## Goal
Copy out the material below word for word, leaving out the pictures.

[Excerpts from a spatial reasoning dataset]
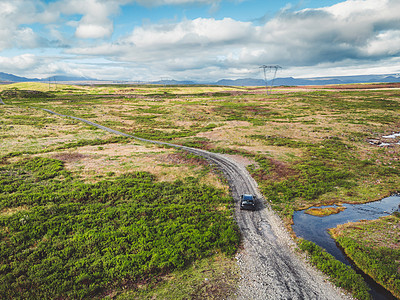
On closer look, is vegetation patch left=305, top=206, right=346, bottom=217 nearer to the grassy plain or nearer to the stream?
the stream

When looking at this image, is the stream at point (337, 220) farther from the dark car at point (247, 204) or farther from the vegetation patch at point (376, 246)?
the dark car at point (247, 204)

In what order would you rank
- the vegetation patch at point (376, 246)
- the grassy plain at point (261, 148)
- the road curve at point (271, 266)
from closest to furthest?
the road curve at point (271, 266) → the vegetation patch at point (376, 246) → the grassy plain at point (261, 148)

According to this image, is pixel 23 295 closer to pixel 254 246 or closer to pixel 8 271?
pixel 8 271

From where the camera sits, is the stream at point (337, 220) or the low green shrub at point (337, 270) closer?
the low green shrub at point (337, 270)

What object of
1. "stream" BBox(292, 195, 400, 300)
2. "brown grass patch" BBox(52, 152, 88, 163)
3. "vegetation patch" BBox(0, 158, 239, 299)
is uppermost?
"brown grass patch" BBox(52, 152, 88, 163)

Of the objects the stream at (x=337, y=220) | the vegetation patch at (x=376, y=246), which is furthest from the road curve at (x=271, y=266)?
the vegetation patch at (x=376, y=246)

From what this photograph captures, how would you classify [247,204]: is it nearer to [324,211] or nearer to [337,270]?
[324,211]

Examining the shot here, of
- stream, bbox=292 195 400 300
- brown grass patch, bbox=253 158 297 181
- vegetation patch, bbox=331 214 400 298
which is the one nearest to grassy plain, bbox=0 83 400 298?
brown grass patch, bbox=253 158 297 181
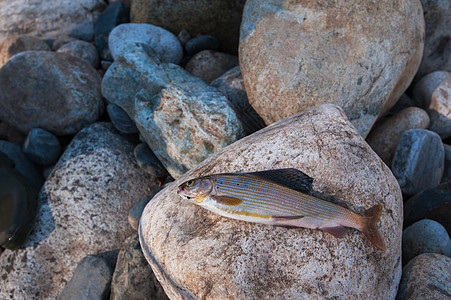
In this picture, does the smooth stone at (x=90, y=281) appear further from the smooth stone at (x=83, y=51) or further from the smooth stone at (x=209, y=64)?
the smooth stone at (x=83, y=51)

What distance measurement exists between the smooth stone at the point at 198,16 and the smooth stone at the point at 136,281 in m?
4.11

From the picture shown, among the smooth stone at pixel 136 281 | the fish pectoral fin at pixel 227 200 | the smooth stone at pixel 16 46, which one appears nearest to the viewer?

## Answer to the problem
On closer look, is vegetation patch left=305, top=206, right=346, bottom=217 nearer to the grassy plain or nearer to the stream?
the stream

When looking at this image, is the stream at point (337, 220) farther from the dark car at point (247, 204) or farther from the vegetation patch at point (376, 246)?
the dark car at point (247, 204)

In what order would you rank
- the vegetation patch at point (376, 246)
- the grassy plain at point (261, 148)
- the road curve at point (271, 266)
from closest to furthest?
the road curve at point (271, 266) → the vegetation patch at point (376, 246) → the grassy plain at point (261, 148)

According to this image, is pixel 23 295 closer to pixel 254 246 or closer to pixel 8 271?
pixel 8 271

From where the camera sits, is the stream at point (337, 220) or the low green shrub at point (337, 270) closer?
the low green shrub at point (337, 270)

What object of
1. "stream" BBox(292, 195, 400, 300)
2. "brown grass patch" BBox(52, 152, 88, 163)
3. "vegetation patch" BBox(0, 158, 239, 299)
is uppermost?
"brown grass patch" BBox(52, 152, 88, 163)

Of the objects the stream at (x=337, y=220) | the vegetation patch at (x=376, y=246), which is furthest from the road curve at (x=271, y=266)?
the vegetation patch at (x=376, y=246)

From what this photograph captures, how would you classify [247,204]: is it nearer to [324,211] or nearer to [337,270]?
[324,211]

Examining the shot here, of
- stream, bbox=292 195 400 300
- brown grass patch, bbox=253 158 297 181
- vegetation patch, bbox=331 214 400 298
which is the one nearest to grassy plain, bbox=0 83 400 298?
brown grass patch, bbox=253 158 297 181
In this picture, does the smooth stone at (x=90, y=281) appear further from the smooth stone at (x=83, y=51) or further from the smooth stone at (x=209, y=64)?
the smooth stone at (x=83, y=51)

What distance measurement exists between the smooth stone at the point at 198,16 and the smooth stone at the point at 136,281 in m?
4.11

From the picture shown, among the smooth stone at pixel 136 281 | the fish pectoral fin at pixel 227 200 | the smooth stone at pixel 16 46, which one appears nearest to the viewer?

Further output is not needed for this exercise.